EXERCISE OBJECTIVE »
From the line containing "한덕수 전 국무총리의" down to the last line of the material, output each line exactly as it appears, excluding pictures.

DATA BELOW »
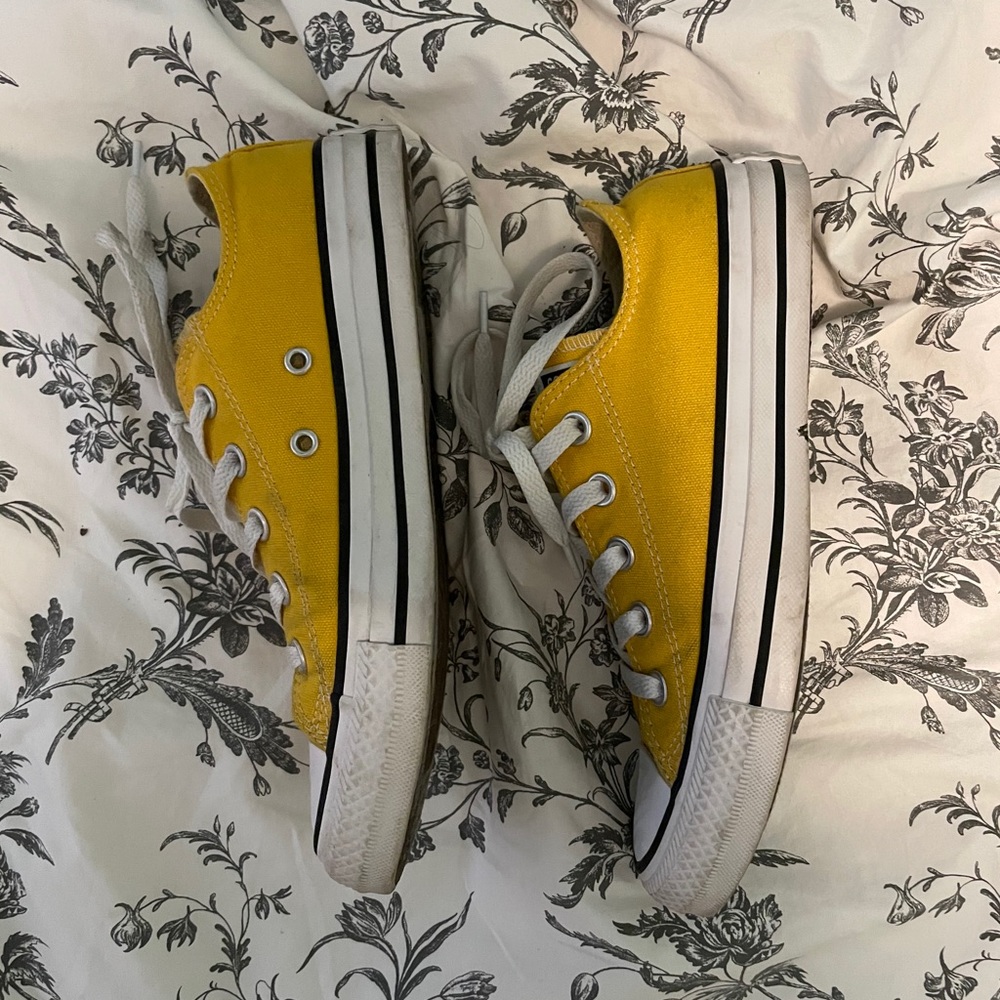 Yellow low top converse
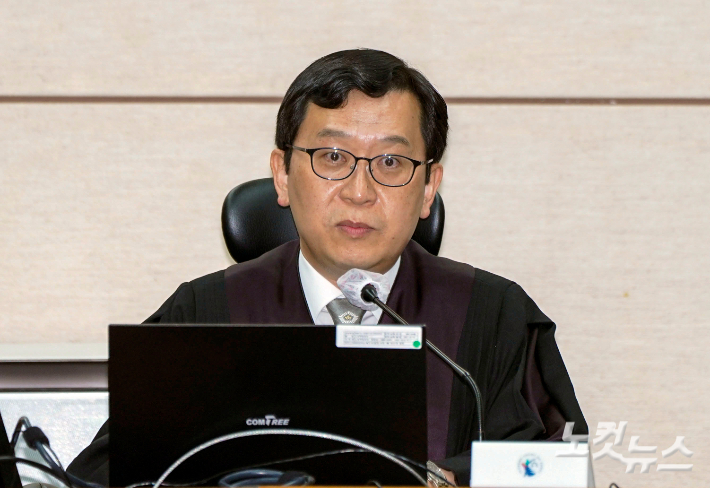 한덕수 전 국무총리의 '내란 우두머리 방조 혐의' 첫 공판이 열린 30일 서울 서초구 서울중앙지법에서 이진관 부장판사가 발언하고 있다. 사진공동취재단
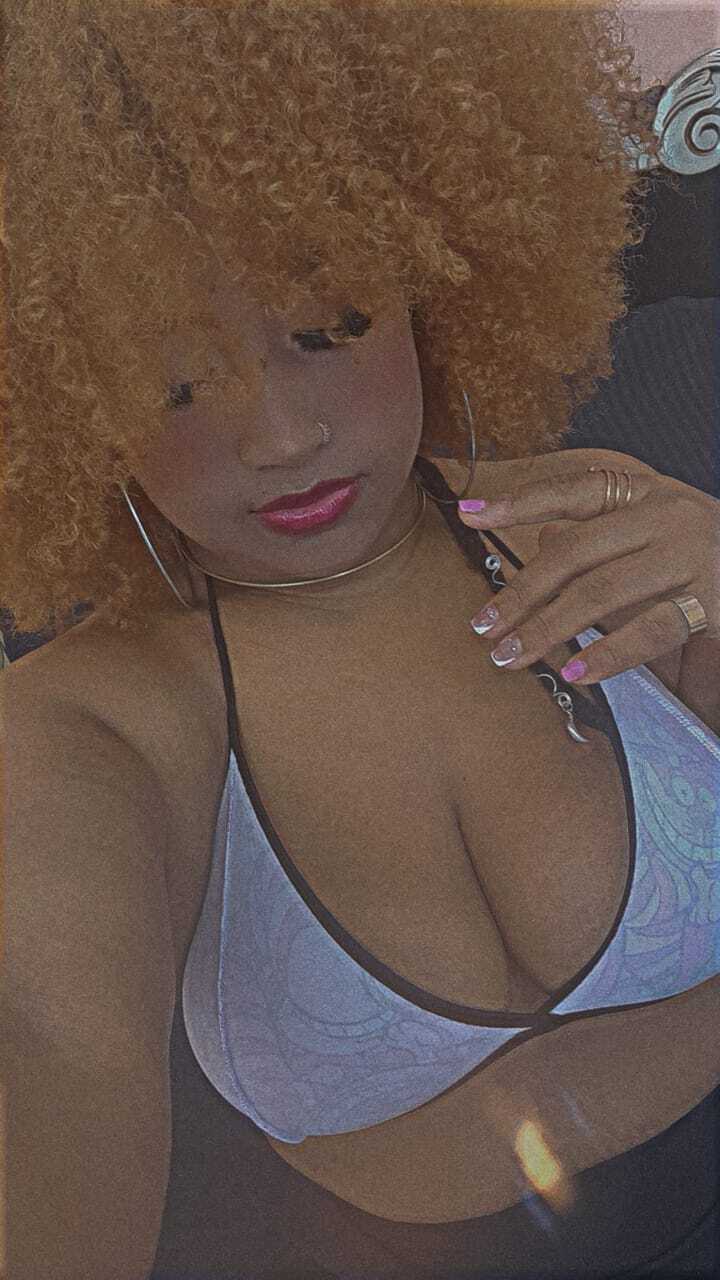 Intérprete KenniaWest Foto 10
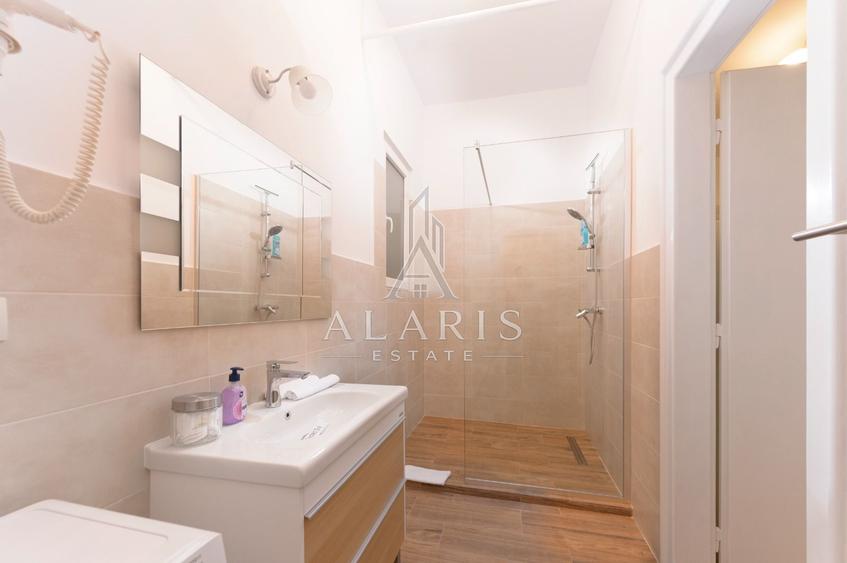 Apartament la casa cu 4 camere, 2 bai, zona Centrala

SOLUTION FOR THIS PROBLEM »
 한덕수 전 국무총리의 '내란 우두머리 방조 혐의' 첫 공판이 열린 30일 서울 서초구 서울중앙지법에서 이진관 부장판사가 발언하고 있다. 사진공동취재단
 Intérprete KenniaWest Foto 10
 Apartament la casa cu 4 camere, 2 bai, zona Centrala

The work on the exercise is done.